===== Provided data
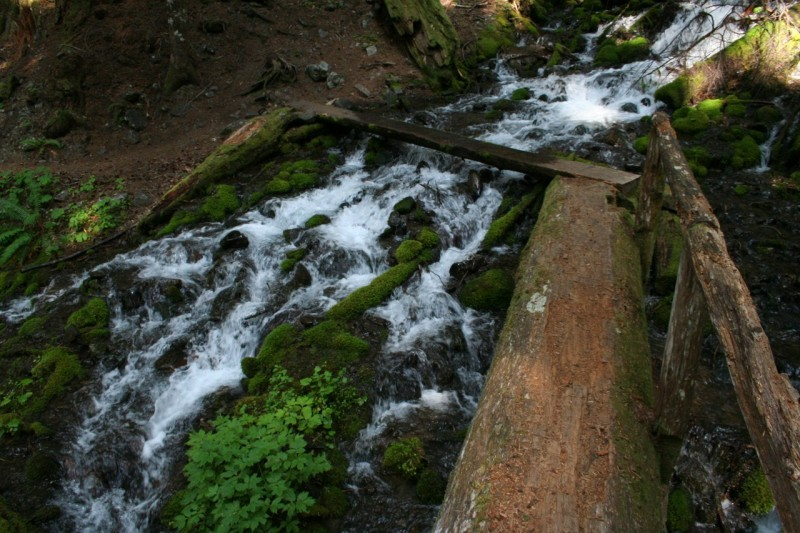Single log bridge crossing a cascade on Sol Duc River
==========
===== Provided data
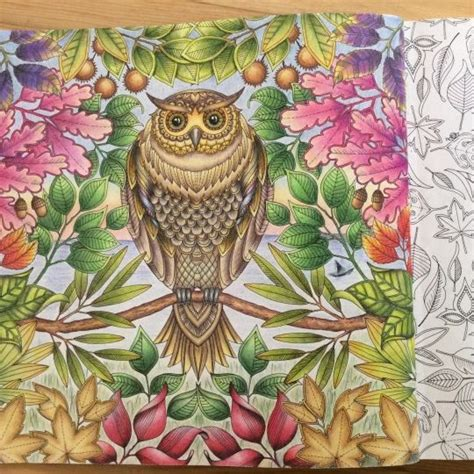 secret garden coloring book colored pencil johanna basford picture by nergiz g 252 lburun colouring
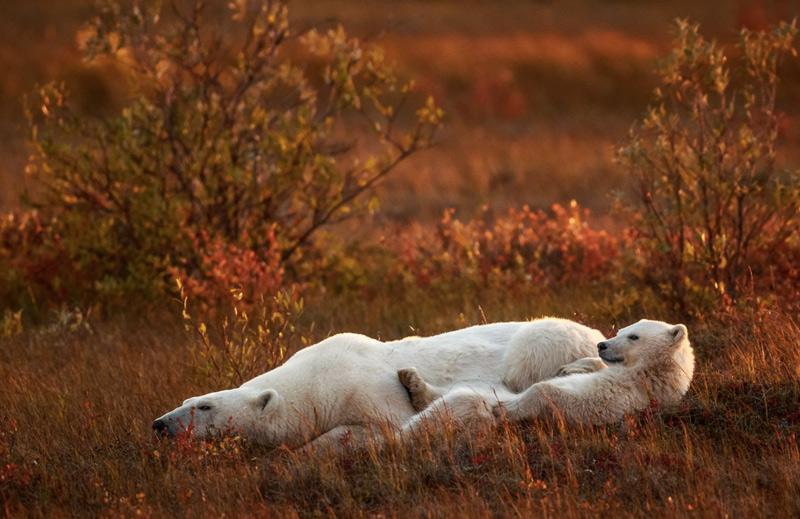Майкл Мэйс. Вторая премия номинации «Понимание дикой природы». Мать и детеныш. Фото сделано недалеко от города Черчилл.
==========
What needs to be done: Now transcribe the lines above exactly, starting at the line containing "secret garden coloring" and ending at the line containing "Майкл Мэйс. Вторая", both lines included, pictures excluded.

Exercise response:
 secret garden coloring book colored pencil johanna basford picture by nergiz g 252 lburun colouring
Майкл Мэйс. Вторая премия номинации «Понимание дикой природы». Мать и детеныш. Фото сделано недалеко от города Черчилл.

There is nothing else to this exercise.